__TEXTE AFFICHÉ__.
§ §
Hier fut discuté puis voté en séance le protocole additionnel à la convention d’entraide judiciaire entre la France et le Maroc. Cet accord est la conclusion de négociations diplomatiques intensives visant à clore une crise bilatérale longue de 11 mois, survenue suite une convocation de M. Hammouchi par la justice française le 20 février 2014. L’événement avait conduit à la suspension unilatérale par le Maroc de la coopération judiciaire – pénale et civile – avec la France.
Deux questions sont ainsi devenues centrales : d’une part, la coopération entre nos deux pays, indispensable et même essentielle au projet méditerranéen (au même titre que doit l’être celle avec l’Algérie et la Tunisie) ; d’autre part, le respect des droits fondamentaux et des traités internationaux signés par les deux parties, l’indépendance de la Justice de chaque Etat et la protection de nos compatriotes sans distinction de mono ou de bi-nationalité.
Notre coopération judiciaire, très ancienne (depuis 1957), est actuellement régie par la convention d’entraide judiciaire du 18 avril 2008, à laquelle sera ajouté, suite au vote, un article 23 bis. Cet article a, légitimement, soulevé de nombreuses interrogations et critiques d’associations et d’ONG telles que Le syndicat de la magistrature, Amnesty International, Human Rights Watch, la FIDH, la LDH et l’ACAT, mais également de la part de la Commission nationale consultative des droits de l’Homme (CNCDH).
§ §
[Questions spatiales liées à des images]
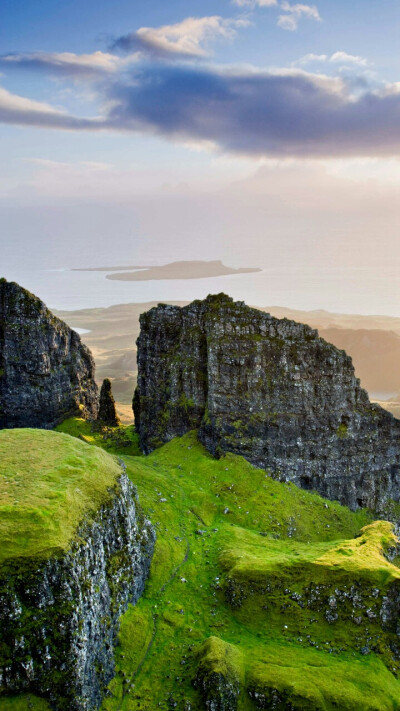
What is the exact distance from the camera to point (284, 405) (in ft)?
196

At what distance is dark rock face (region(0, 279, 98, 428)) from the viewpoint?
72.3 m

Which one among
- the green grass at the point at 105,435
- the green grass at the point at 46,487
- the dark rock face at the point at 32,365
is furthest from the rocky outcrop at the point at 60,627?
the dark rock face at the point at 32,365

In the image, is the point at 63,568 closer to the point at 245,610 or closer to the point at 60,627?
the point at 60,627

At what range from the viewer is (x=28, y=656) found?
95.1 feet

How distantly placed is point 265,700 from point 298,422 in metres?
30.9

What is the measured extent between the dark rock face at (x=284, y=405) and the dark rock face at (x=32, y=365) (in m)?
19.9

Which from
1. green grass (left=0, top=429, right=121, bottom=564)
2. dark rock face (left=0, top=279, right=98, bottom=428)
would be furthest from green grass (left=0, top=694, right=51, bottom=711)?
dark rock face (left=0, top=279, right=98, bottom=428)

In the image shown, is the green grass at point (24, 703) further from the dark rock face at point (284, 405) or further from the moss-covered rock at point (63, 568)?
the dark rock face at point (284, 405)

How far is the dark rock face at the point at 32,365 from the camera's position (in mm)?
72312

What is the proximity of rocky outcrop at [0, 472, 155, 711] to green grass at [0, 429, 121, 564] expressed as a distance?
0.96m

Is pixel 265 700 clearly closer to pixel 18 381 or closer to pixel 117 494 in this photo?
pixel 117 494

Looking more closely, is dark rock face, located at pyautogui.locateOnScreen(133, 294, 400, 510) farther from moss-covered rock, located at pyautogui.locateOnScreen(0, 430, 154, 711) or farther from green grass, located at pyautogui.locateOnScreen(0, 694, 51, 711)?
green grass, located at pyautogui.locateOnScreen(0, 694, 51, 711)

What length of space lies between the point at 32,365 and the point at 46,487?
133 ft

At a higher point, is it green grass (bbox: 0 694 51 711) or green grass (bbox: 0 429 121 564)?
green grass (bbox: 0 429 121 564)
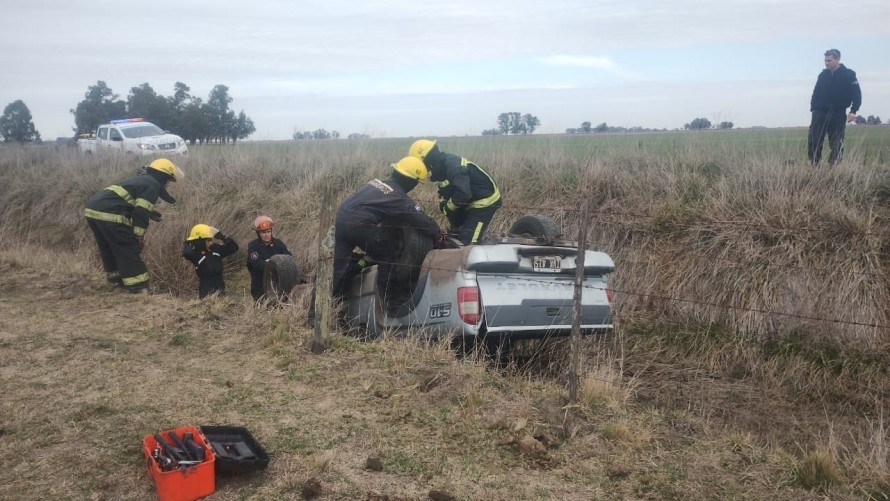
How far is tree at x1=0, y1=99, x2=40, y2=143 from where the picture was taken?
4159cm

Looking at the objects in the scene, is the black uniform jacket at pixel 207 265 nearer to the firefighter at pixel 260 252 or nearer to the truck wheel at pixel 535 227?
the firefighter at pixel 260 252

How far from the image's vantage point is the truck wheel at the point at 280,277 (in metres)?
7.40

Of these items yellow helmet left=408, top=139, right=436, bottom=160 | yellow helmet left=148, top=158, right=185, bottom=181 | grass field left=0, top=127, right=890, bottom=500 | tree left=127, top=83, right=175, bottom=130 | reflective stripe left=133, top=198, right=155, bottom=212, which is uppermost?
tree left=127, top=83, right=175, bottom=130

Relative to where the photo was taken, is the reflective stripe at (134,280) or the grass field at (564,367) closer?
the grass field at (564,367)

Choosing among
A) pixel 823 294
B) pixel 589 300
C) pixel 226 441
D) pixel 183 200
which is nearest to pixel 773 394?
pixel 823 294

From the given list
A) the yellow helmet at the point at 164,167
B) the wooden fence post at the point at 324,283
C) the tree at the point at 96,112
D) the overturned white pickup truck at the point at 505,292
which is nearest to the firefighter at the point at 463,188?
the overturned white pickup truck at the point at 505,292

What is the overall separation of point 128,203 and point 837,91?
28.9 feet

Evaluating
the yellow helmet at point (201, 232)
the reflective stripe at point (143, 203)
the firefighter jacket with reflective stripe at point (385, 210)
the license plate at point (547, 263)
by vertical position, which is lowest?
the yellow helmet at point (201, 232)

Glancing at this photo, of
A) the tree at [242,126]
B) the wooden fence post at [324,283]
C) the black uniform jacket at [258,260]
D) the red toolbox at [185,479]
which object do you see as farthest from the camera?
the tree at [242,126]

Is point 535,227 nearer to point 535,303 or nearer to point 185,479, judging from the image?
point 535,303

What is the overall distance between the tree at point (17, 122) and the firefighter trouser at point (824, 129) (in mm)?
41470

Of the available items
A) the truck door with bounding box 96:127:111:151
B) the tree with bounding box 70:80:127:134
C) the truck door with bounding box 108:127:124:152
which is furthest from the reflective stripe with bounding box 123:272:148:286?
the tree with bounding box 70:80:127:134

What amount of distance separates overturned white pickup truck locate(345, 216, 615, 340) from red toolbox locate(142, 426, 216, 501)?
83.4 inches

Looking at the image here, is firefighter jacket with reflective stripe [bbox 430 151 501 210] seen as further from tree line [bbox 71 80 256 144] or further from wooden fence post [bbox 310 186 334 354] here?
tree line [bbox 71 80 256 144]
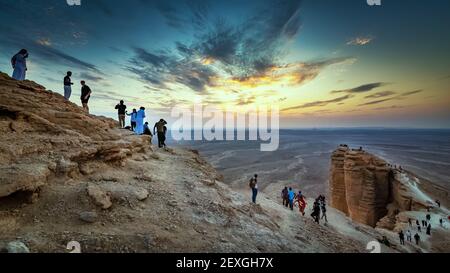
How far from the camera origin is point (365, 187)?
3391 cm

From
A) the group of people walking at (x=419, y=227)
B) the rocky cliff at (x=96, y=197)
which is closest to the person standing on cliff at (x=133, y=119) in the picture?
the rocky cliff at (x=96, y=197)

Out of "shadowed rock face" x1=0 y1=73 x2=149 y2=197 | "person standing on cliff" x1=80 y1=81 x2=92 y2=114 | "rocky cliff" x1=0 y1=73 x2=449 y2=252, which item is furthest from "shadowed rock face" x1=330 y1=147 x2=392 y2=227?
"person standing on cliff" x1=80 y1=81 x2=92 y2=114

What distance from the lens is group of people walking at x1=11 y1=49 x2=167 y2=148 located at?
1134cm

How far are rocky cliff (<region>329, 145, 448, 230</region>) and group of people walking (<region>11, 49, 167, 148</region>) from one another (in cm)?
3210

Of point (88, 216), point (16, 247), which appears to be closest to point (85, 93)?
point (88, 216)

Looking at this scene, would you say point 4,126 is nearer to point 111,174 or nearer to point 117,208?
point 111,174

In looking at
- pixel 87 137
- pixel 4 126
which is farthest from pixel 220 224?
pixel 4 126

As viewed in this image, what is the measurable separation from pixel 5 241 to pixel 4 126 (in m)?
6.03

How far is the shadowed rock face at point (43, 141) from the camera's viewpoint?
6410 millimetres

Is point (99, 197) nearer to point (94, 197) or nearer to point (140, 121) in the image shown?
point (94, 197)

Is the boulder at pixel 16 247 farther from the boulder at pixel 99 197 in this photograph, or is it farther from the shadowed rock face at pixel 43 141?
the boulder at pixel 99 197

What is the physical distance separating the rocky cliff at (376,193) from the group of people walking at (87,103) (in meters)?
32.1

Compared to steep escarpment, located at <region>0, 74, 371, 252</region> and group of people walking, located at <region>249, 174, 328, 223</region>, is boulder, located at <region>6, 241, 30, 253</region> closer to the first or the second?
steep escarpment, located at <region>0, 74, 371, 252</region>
§ §
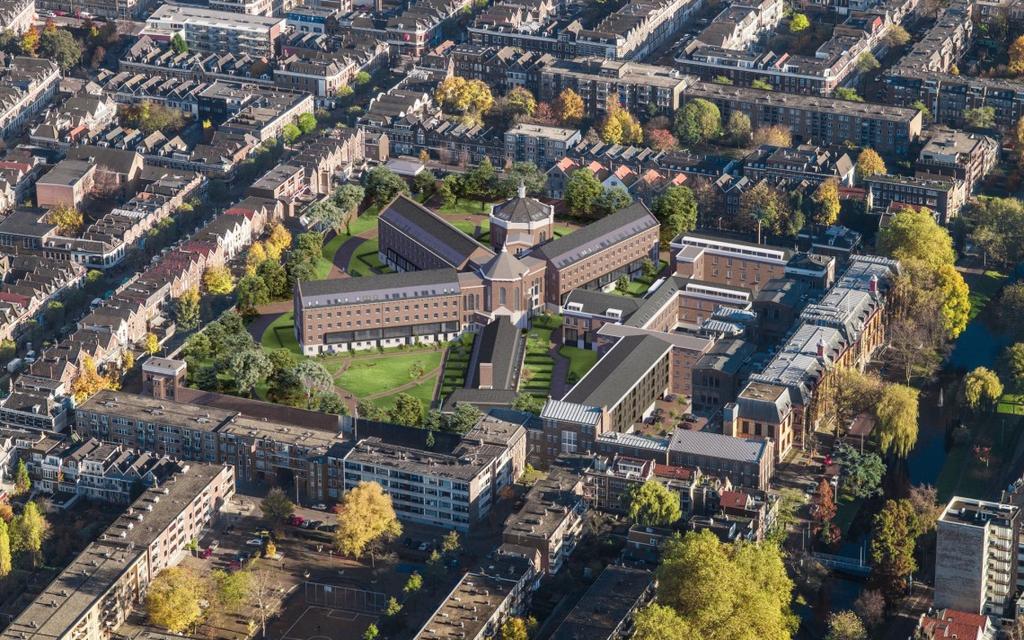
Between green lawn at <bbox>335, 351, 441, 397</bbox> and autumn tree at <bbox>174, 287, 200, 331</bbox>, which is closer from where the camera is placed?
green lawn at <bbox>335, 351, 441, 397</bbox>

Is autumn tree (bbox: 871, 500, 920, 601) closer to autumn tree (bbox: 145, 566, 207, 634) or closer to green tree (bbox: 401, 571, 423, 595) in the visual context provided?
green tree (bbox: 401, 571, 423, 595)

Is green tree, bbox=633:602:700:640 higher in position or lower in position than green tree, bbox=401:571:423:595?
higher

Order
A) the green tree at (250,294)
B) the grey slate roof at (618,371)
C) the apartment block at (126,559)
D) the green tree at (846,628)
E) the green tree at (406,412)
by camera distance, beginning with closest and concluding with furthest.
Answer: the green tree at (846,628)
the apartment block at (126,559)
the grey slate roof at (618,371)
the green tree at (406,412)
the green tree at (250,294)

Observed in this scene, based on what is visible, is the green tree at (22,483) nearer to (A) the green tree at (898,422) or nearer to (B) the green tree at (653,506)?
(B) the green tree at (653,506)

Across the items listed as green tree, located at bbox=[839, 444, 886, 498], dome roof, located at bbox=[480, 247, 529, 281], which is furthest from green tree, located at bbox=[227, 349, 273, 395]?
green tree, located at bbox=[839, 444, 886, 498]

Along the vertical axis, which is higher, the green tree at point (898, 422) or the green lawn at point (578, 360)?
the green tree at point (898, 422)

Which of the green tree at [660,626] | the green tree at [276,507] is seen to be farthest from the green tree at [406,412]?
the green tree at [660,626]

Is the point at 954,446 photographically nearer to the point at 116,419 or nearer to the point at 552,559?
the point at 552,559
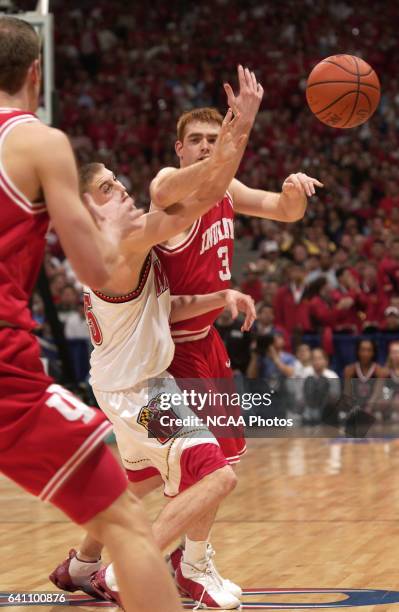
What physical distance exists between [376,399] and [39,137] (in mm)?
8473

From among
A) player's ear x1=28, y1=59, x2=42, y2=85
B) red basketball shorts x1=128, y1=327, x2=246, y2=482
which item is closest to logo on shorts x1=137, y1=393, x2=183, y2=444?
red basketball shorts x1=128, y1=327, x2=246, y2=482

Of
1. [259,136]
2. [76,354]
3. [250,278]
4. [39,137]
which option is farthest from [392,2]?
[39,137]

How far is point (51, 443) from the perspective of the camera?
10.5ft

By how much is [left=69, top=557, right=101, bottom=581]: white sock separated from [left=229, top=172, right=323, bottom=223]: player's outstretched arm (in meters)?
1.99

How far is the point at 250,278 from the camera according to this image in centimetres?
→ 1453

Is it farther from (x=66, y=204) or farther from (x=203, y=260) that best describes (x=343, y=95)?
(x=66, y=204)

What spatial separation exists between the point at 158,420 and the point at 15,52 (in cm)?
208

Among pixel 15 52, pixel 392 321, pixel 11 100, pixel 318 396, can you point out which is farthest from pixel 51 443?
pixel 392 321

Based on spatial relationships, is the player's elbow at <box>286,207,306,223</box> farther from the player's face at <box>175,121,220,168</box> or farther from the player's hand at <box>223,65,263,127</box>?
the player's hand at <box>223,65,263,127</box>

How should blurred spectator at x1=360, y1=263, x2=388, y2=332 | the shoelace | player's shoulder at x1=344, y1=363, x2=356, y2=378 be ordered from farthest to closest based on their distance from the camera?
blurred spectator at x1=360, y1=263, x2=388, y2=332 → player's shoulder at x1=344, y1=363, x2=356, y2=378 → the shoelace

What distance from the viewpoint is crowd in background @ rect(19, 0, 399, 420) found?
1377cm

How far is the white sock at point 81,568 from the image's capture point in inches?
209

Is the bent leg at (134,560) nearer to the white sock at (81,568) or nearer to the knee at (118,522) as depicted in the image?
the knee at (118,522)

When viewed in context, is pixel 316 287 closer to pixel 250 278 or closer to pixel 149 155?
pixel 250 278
§ §
__CONSIGNE ÉCRITE 1__.
Recopiez tel quel le passage du texte affiché qui s'ouvre sur les mots contenant « Deux questions sont » et se ferme sur « ou de bi-nationalité. ».
__CONSIGNE ÉCRITE 2__.
D'après le texte affiché, combien de temps a duré la crise bilatérale entre la France et le Maroc ?
__CONSIGNE ÉCRITE 3__.
Dans le texte affiché, quels sont tous les organismes nommés comme ayant soulevé des interrogations et des critiques au sujet de l'article 23 bis ?

__RÉSULTAT ATTENDU 1__.
Deux questions sont ainsi devenues centrales : d’une part, la coopération entre nos deux pays, indispensable et même essentielle au projet méditerranéen (au même titre que doit l’être celle avec l’Algérie et la Tunisie) ; d’autre part, le respect des droits fondamentaux et des traités internationaux signés par les deux parties, l’indépendance de la Justice de chaque Etat et la protection de nos compatriotes sans distinction de mono ou de bi-nationalité.

__RÉSULTAT ATTENDU 2__.
11 mois.

__RÉSULTAT ATTENDU 3__.
- Le syndicat de la magistrature
- Amnesty International
- Human Rights Watch
- la FIDH
- la LDH
- l'ACAT
- la Commission nationale consultative des droits de l'Homme (CNCDH)